Read more about these influential people and how they made a difference. You may become inspired to walk in their footsteps or discover that you’ve already learned something from their lives.
1. Marie Curie
People didn’t encourage women to become scientists back in the 19th century, but Marie Sklodowska didn’t care. After becoming a tutor and achieving multiple college degrees, she married Pierre Curie. The scientifically minded pair conducted experiments together and in separate studies.
With her education and an encouraging environment, Marie discovered new radioactive elements such as radium and polonium. She went on to develop X-rays and become the first person ever to win two Nobel prizes. It set her up for a professorship at the University of Paris, where she inspired students to fall in love with the scientific field.
2. Randy Pausch
As experts built the internet in the 1980s, Randy Pausch graduated from Brown University with a computer science degree and a doctorate from Carnegie Mellon. He went on to teach at Carnegie in the 90s, where he passed on his extensive knowledge of programming to eager students.

* [STORED DATA]
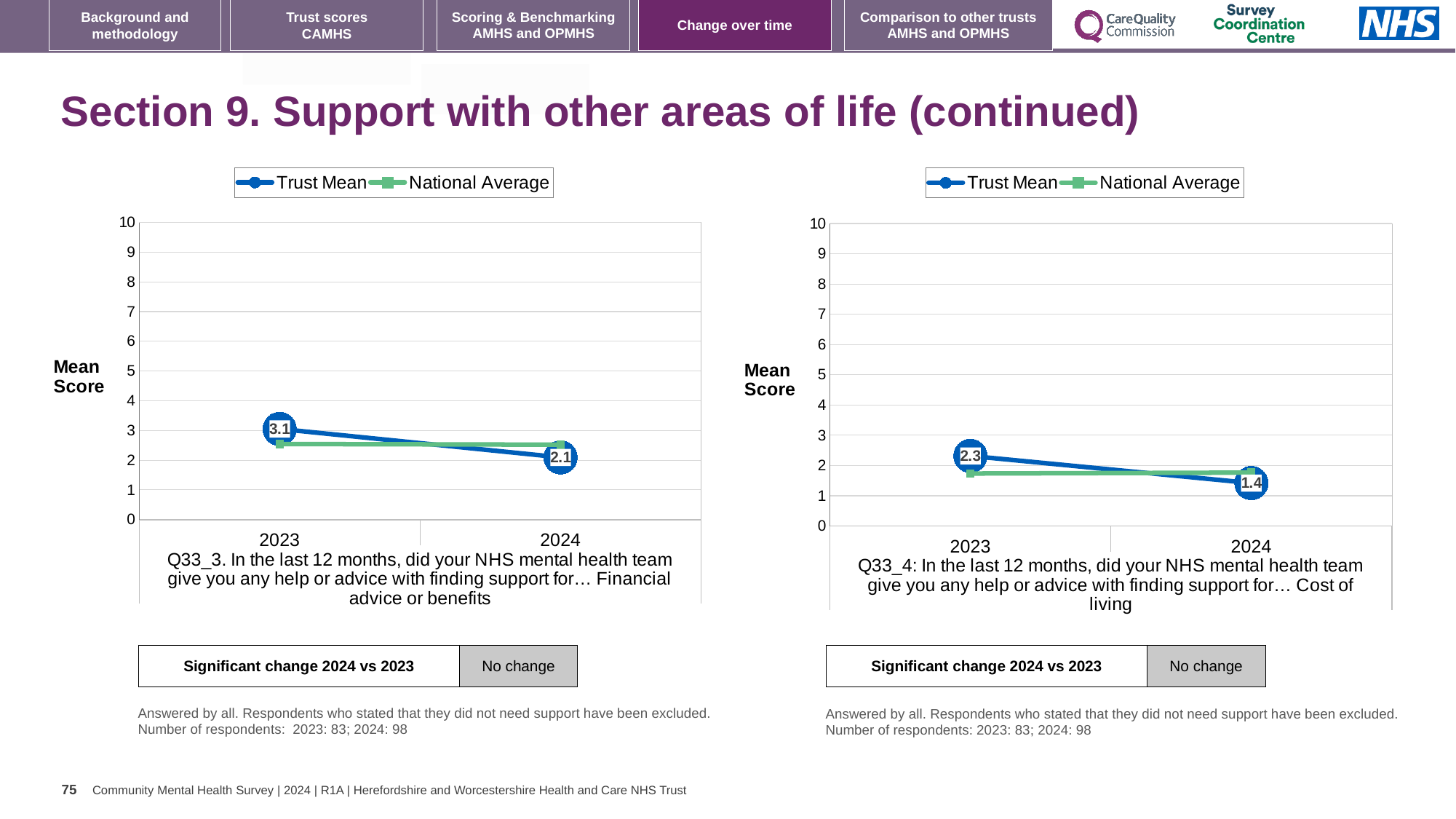
In the left chart (Q33_3), does the Trust Mean rise or fall from 2023 to 2024? Fall In the right chart (Q33_4), what is the difference between the Trust Mean scores for 2023 and 2024? 0.9 What type of chart is used for Q33_3 on the left of the slide? Line chart In the right chart (Q33_4), is the National Average value for 2023 greater or less than 2? less In the left chart (Q33_3), which is higher in 2023, the Trust Mean or the National Average? Trust Mean In the right chart (Q33_4, Cost of living), what is the Trust Mean score for 2023? 2.3 In the left chart (Q33_3, Financial advice or benefits), what is the Trust Mean score for 2024? 2.1 In the right chart (Q33_4, Cost of living), what is the Trust Mean score for 2024? 1.4 In the left chart (Q33_3), is the National Average value for 2023 greater or less than 3? less How many series does the legend of the right chart (Q33_4) list? 2 In the left chart (Q33_3, Financial advice or benefits), what is the Trust Mean score for 2023? 3.1 In the left chart (Q33_3), by how much did the Trust Mean score fall from 2023 to 2024? 1.0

* [THE PROBLEM]
Continue the piece on influential people from its last sentence, the one ending "to eager students."

* [ANSWER SECTION]
Pausch became famous after giving his last lecture, which was captured on video and still reaches new viewers today. His legacy provides students with a unique perspective. Pausch had to shuffle through multiple childhood dreams before finding his true passions. It resonates with most students and graduates because everyone feels the pressure to know exactly what they want in life.
3. Albert Einstein
People know Einstein from his research on the theory of relativity and contributions to modern physics. You may not know that he was a professor at numerous universities and lectured in multiple countries until he passed away in 1955. Teaching fulfilled him even after establishing new branches of scientific discovery.
4. Cornel West
Born just before the Civil Rights movement in the 19060s, Cornel West grew up and achieved a master’s degree in philosophy from Princeton University and a doctoral degree in 1980. He taught college students to think critically about provocative, time-sensitive issues like race, justice, and class through a philosophical perspective.
His teaching helped fuel a societal movement that made future generations work towards positive social change and equality. It’s another reminder of what may not have been possible if societal prejudices prevented West from earning a national platform. Teachers should always maintain an inclusive syllabus so every student feels welcome and safe enough to participate in challenging discussions.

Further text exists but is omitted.